Aim of the task: Copy the text of each of the eleven items below word for word, keeping their order. Do not include the pictures in your answer.

Provided records:
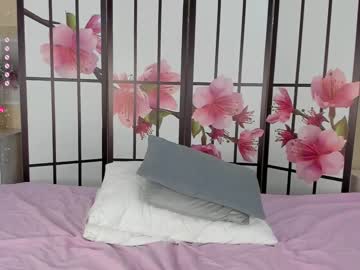 webcam girl ammangel image #5089415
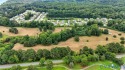  Ad# 6587568 golf course property for sale on GolfHomes.com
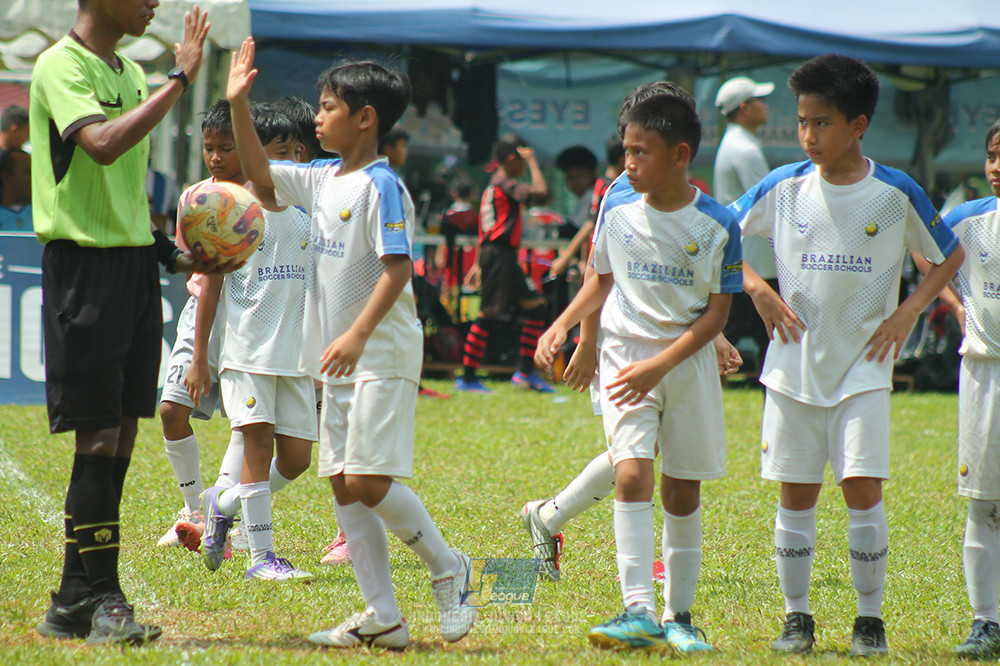 ijl u11 030526 brazillian ss senayan vs naz purwakarta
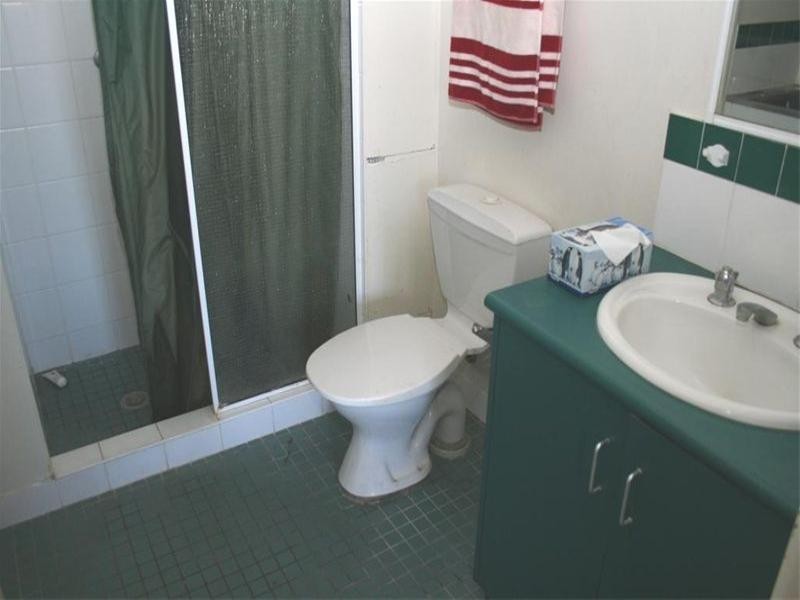 4/4 Grey Street, Wickham NSW 2293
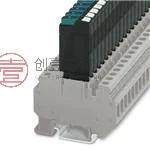原装0712217全新断路器 TCP 2 AMPS正品
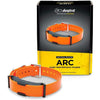 Dogtra ARC Remote Trainer Extra Collar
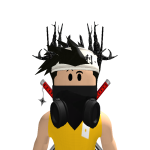 @Kevin12200119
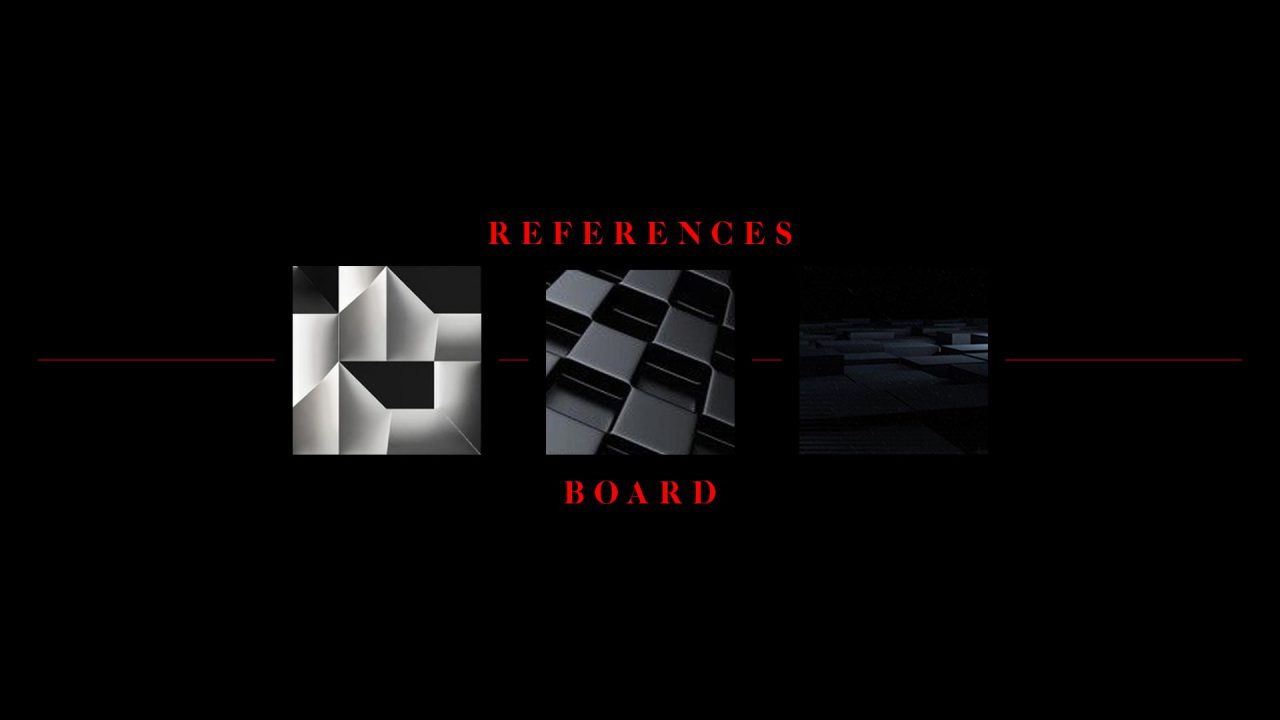 Checkmate_References_Board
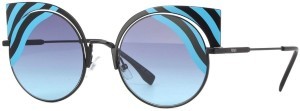 Fendi FF 0215/S 0LB53JF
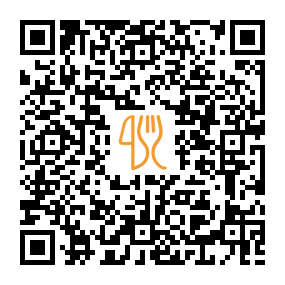 QR-Code zur Speisekarte von Chillers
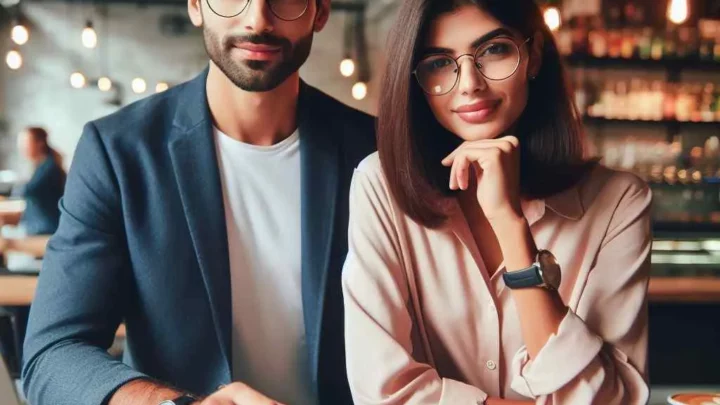 Food License FSSAI Registration Ndmc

Answer to this problem:
 webcam girl ammangel image #5089415
  Ad# 6587568 golf course property for sale on GolfHomes.com
 ijl u11 030526 brazillian ss senayan vs naz purwakarta
 4/4 Grey Street, Wickham NSW 2293
原装0712217全新断路器 TCP 2 AMPS正品
 Dogtra ARC Remote Trainer Extra Collar
 @Kevin12200119
 Checkmate_References_Board
 Fendi FF 0215/S 0LB53JF
 QR-Code zur Speisekarte von Chillers
 Food License FSSAI Registration Ndmc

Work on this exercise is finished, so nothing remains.